SELECTED EXCERPT
I was thinking an in-deck spa bath.. :lol: 
Commercial Brew gear..Hmmm 



InCider said:


> Looks great - did you put an offer in on the one partially obscured on the right of the picture? If you did, can I have the other one?
> Good score.
> 
> Cheers,
> ...


Thats a pic of the new one next to my other two i already have bought. Your welcome to come and brew in them, you bring the grain..


----------



## PJO (20/1/08)

Jonathon said:


> Hey guys,
> 
> Got a question about Milk vats.
> I have purchased two of these 1150 litre stainless milk vats, I would one day like to use them to brew in. They have a stainless skin wich contains copper tube around the outside and underneith used to run refrigerant through. Could I run steam or hot oil through these coils? I realise with steam they would have to be pressure tested. Any ideas?
> ...




Hi Jonathon,

Great score! :super: 

I have seen them used both as fermenter and a combination mash/lauter tun.

The Burton Bridge brewery was using larger versions as fermentation vessels back in 2001 when I visited. The brewer had one full of very cold glycol solution, and was fermenting in three or four others. He didn't use the pipes inside the skin for the glycol though, had ~32mm stainless tube immersion chillers for cooling the fermentation down (not sure why exactly).


Also, I used to mash in a 1200L one to brew a whisky wash. 
Here are some of the issues I had:

The dead space under the false bottom was large (-200L) and even after recirculate for half an hour at the end of the mash, grain chunks still came through (nor really a big deal for whisky wash but would be for beer). Part of the reason for the large deadspace was the fact that the bottom of the vessel sloped quite steeply toward the drain near the side. The other reason was that the actual false bottom was one single piece which meant it had was very thick (and bloody heavy) due to the reinforcing. A false bottom made from a number of segments could be made much thinner.

[Stored records]
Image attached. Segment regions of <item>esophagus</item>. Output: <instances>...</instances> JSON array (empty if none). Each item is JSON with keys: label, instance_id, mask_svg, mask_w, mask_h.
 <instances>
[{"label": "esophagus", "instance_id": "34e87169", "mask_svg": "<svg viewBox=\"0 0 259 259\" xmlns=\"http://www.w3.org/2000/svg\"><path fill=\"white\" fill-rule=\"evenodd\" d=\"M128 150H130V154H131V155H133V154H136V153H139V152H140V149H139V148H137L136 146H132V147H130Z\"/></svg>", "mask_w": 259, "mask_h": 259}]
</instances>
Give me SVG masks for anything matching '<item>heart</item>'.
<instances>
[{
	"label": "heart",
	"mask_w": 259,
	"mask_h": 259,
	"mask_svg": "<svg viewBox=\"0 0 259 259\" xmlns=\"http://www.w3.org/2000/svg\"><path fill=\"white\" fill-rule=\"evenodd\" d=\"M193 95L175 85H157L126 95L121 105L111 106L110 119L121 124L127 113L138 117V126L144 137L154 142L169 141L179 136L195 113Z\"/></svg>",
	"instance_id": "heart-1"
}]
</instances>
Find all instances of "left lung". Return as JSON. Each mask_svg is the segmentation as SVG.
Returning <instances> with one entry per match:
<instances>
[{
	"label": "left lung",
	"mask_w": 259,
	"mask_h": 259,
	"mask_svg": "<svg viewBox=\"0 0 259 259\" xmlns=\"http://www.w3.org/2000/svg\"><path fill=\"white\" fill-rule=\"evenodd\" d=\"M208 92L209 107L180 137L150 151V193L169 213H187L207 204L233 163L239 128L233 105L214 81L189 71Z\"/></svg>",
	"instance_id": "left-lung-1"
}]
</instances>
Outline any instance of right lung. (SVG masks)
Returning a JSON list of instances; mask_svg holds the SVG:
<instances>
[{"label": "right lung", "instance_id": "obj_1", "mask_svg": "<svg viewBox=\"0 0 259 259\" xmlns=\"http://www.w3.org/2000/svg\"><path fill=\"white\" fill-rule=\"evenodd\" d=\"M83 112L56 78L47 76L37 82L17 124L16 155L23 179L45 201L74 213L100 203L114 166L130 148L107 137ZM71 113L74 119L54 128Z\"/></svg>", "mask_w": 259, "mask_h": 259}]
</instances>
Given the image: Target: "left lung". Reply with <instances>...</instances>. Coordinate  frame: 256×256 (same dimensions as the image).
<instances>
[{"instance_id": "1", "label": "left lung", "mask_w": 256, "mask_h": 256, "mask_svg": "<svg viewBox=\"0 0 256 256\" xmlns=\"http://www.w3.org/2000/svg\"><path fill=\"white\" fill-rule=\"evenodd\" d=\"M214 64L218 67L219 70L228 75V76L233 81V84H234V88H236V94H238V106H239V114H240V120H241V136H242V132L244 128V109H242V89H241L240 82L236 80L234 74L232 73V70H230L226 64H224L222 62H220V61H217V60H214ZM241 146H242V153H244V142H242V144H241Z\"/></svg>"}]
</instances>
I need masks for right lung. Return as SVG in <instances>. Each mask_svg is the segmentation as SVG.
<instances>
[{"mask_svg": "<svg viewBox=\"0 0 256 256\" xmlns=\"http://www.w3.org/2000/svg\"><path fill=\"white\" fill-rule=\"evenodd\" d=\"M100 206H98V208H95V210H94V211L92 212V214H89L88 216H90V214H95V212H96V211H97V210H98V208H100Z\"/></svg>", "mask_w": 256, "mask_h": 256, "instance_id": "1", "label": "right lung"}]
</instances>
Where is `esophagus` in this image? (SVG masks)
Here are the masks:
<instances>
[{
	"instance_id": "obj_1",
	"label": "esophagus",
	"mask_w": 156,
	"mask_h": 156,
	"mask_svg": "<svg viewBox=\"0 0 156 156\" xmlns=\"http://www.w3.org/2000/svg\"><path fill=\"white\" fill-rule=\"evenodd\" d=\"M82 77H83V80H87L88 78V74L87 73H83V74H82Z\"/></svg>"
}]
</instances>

REQUIREMENTS
**a)** List every forum username that appears in the milk vat thread.
**b)** Condense the paragraph of the milk vat thread beginning "The Burton Bridge brewery was using" into a short bulleted list.
**c)** Rewrite the part of the milk vat thread that opens with the words containing "## PJO (20/1/08)" and closes with "tested. Any ideas?", putting "aluminum" in place of "copper".

ANSWER SET
**a)** InCider, PJO, Jonathon

**b)**
- In 2001, the Burton Bridge brewery used larger versions of these vats as fermentation vessels.
- One vat held very cold glycol solution, and three or four others were used for fermenting.
- The pipes inside the skin were not used for the glycol.
- Fermentation was cooled with immersion chillers made of ~32mm stainless tube.

**c)**
## PJO (20/1/08)

Jonathon said:


> Hey guys,
> 
> Got a question about Milk vats.
> I have purchased two of these 1150 litre stainless milk vats, I would one day like to use them to brew in. They have a stainless skin wich contains aluminum tube around the outside and underneith used to run refrigerant through. Could I run steam or hot oil through these coils? I realise with steam they would have to be pressure tested. Any ideas?